At the same time, one aspect of your recent advocacy troubles us: the nascent campaign you have championed to recall Judge Aaron Persky, who sentenced Turner. We have deep reservations about the idea of a judge — any judge — being fired over sentencing decisions that the public perceives as too lenient.

As we’ve learned during our time at the law school, judicial independence is a cornerstone of due process and an essential prerequisite of a fair criminal justice system. Judges are entrusted with immense power over the life and liberty of criminal defendants from all walks of life, and they need latitude to exercise that power judiciously. After decades of mass incarceration driven by mandatory minimums and other punitive sentencing regimes, we believe that judicial leniency is already too scarce, even though we strongly disagree with how it was applied to Turner. And in a world where judges believe they are one unpopular sentencing decision away from an abrupt pink slip, it will only grow scarcer. A high-profile campaign to recall Judge Persky because he showed too much solicitude for a defendant convicted of odious crimes would evoke an ugly chapter of California’s history: when three justices of our state’s highest court were recalled from the bench because they voted to oppose the death penalty, in accordance with the dictates of justice and the constitution as they understood them. Though the values underlying that effort were different from the ones animating the current recall debate, the chilling effect on judicial independence would be the same.

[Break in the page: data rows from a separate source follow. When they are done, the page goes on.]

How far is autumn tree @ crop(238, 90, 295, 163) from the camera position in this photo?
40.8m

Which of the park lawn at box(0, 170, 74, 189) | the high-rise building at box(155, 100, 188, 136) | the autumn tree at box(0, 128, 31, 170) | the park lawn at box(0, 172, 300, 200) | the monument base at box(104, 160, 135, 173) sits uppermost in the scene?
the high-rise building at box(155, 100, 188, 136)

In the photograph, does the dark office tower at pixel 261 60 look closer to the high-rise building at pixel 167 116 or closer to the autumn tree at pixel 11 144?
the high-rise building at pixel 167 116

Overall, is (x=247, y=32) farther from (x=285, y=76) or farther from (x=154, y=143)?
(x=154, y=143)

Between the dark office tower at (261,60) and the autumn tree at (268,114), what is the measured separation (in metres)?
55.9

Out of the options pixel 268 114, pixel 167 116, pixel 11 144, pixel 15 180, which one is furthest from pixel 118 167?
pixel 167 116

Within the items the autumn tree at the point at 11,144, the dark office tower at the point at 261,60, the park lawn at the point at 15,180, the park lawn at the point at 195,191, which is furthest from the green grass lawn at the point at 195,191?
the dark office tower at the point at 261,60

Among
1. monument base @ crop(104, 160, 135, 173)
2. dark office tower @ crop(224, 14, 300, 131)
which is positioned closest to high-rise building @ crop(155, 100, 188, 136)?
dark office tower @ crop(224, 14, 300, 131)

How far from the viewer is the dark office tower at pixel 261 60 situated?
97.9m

To be clear, our hesitation about a recall campaign does not stem from a belief that Judge Persky’s decision to give Turner a below-guidelines sentence was correct or that his stated justifications for doing so were sound. Many of us, like you, believe that justice called for a stiffer sentence in his case. But we think humility requires us to recognize that we won’t always be able to distinguish between legitimate and illegitimate exercises of judicial mercy. If you or we claim the power to make that decision, how can we credibly deny it to anyone else? If we demand that Judge Persky immediately hand over his gavel for acting on his empathy for this defendant, how we can we credibly assure any other judge that her hand need not waver when the human circumstances of a case seem to call for compassion?

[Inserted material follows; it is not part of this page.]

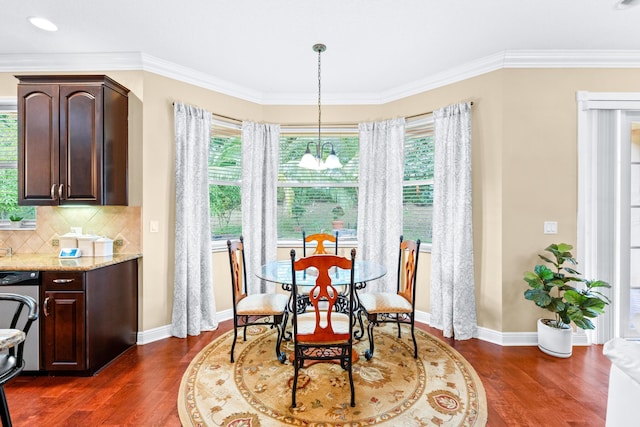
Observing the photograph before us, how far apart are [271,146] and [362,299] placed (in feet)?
7.47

This is not an abstract concern: many of us count our work with Stanford’s Three Strikes Project as one of the most powerful experiences we had at SLS. Through the project, we represented clients serving life sentences for non-violent felonies as they petitioned for early release under Propositions 36 and 47 — transformative ballot measures championed by your Stanford colleagues, which have begun to roll back the worst excesses of California’s punitive sentencing laws. In that role, we had to ask county judges like Aaron Persky to grant early release to men and women serving life in prison because the people of California once believed that our clients’ mistakes made them irredeemable. Even when an inmate has made great strides in prison, and even though statistics show that people resentenced under Propositions 36 and 47 pose little danger of recidivism, granting that second chance is a delicate decision that requires courage on the part of judges: they have to bear the risk, however remote, that the petitioner will abuse that mercy in ways that provoke public backlash against their decision.

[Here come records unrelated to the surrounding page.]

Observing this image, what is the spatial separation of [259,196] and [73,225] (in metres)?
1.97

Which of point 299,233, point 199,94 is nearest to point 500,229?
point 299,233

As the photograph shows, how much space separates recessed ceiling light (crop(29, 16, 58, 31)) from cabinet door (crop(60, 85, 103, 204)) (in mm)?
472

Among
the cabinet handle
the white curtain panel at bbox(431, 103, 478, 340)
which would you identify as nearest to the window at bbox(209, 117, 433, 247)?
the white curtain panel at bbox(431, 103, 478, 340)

We believe it would send a powerful message to these judges and others making similar decisions around the country if, while continuing to critique Judge Persky’s sentencing decisions and calling for a different approach in future cases, you abstained from your effort to recall him from the bench and instead focused on other avenues of response and reform. These might include educating future judges and jurors about the realities of sexual assault, or pressing for systemic changes in how these cases are handled. We simply ask that you withhold your support for a recall campaign that would set a dangerous precedent against the exercise of merciful discretion in our criminal justice system.

Sincerely,

Akiva Freidlin, Emi Young, Ginny Halden, Jeannie Lieder, Madeleine McKenna, Michael Skocpol, Nick Rosellini, and Vina Seelam (Drafters)

 

(This letter was also signed by 48 other members of the graduating class.)